The error growth rate is significantly reduced if (α, β, γ) = (-0.5, -0.5, -0.5).

### Generalized Zernike series to Chebyshev×Fourier series (`disk2cxf`) with (α, β) = (0, 0)

| Degree | 63 | 127 | 255 | 511 | 1023 | 2047 | 4095 | 8191 |
| ----------------: | -------: | -------: | -------: | -------: | -------: | -------: | -------: | -------: |
| **Forward** | 0.000209 | 0.001077 | 0.003618 | 0.013243 | 0.064321 | 0.369272 | 2.182001 | 16.15872 |
| **Backward** | 0.000208 | 0.001027 | 0.003487 | 0.012903 | 0.064544 | 0.372493 | 2.191747 | 16.43340 |
| ϵ2 | 7.60e-16 | 9.35e-16 | 1.31e-15 | 1.84e-15 | 2.56e-15 | 3.59e-15 | 5.05e-15 | 7.15e-15 |
| ϵ | 1.78e-15 | 2.66e-15 | 5.33e-15 | 7.11e-15 | 1.27e-14 | 1.79e-14 | 2.91e-14 | 1.66e-13 |

### Rotation of a spherical harmonic series (`sph_rotation`) with ZYZ Euler angles (α, β, γ) = (0.1, 0.2, 0.3)

| Degree | 63 | 127 | 255 | 511 | 1023 | 2047 | 4095 | 8191 |
| ----------------: | -------: | -------: | -------: | -------: | -------: | -------: | -------: | -------: |
| **Time** | 0.000141 | 0.000453 | 0.001598 | 0.006742 | 0.031256 | 0.170632 | 1.082894 | 10.35029 |
| ϵ2 | 7.75e-15 | 8.29e-15 | 1.08e-14 | 1.77e-14 | 2.93e-14 | 5.12e-14 | 1.09e-13 | 1.87e-13 |
| ϵ | 1.47e-14 | 2.55e-14 | 8.01e-14 | 2.59e-13 | 7.36e-13 | 2.45e-12 | 6.74e-12 | 1.55e-11 |

## References

[1] J. Molina and R. M. Slevinsky. A rapid and well-conditioned algorithm for the Helmholtz–Hodge decomposition of vector fields on the sphere, arXiv:1809.04555, 2018.
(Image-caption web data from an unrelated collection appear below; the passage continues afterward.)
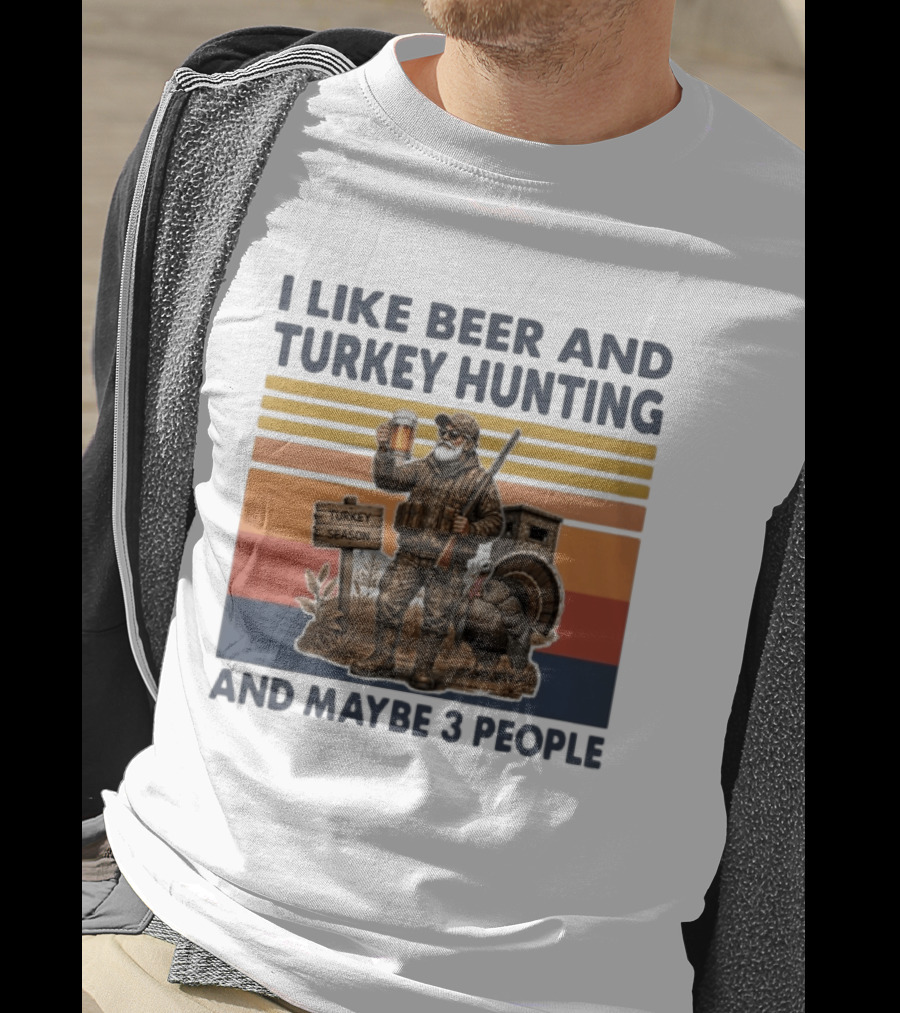 I Like Beer And Turkey Hunting Turkey Season And Maybe 3 People T-Shirt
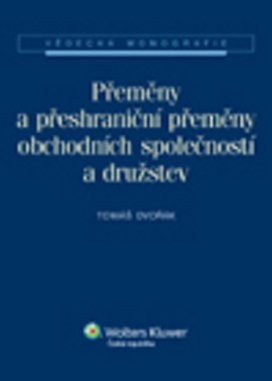 Přeměny a přeshraniční přeměny obchodních společností a družstev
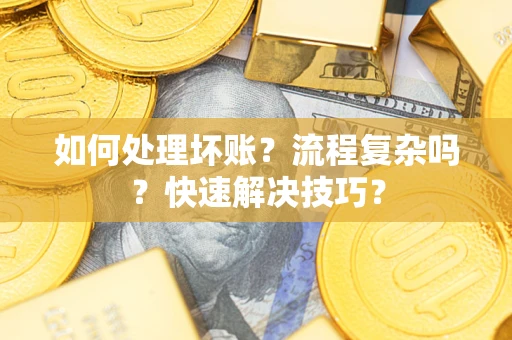 武汉如何处理坏账？流程复杂吗？快速解决技巧？
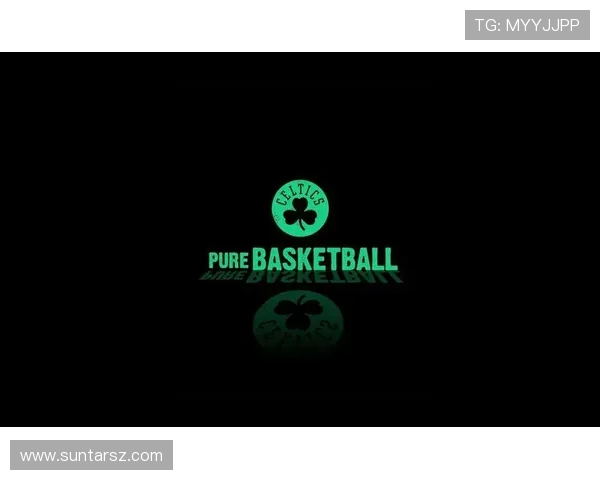 波士顿凯尔特人重塑绿军辉煌征程再掀NBA冠军荣耀风暴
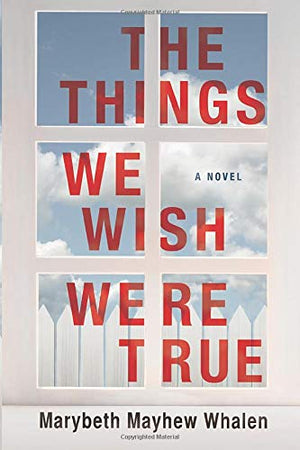 The Things We Wish Were True,Used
[2] S. Olver, R. M. Slevinsky, and A. Townsend. Fast algorithms using orthogonal polynomials, *Acta Numerica*, **29**:573—699, 2020.

[3] R. M. Slevinsky. Fast and backward stable transforms between spherical harmonic expansions and bivariate Fourier series, *Appl. Comput. Harmon. Anal.*, **47**:585—606, 2019.

[4] R. M. Slevinsky, Conquering the pre-computation in two-dimensional harmonic polynomial transforms, arXiv:1711.07866, 2017.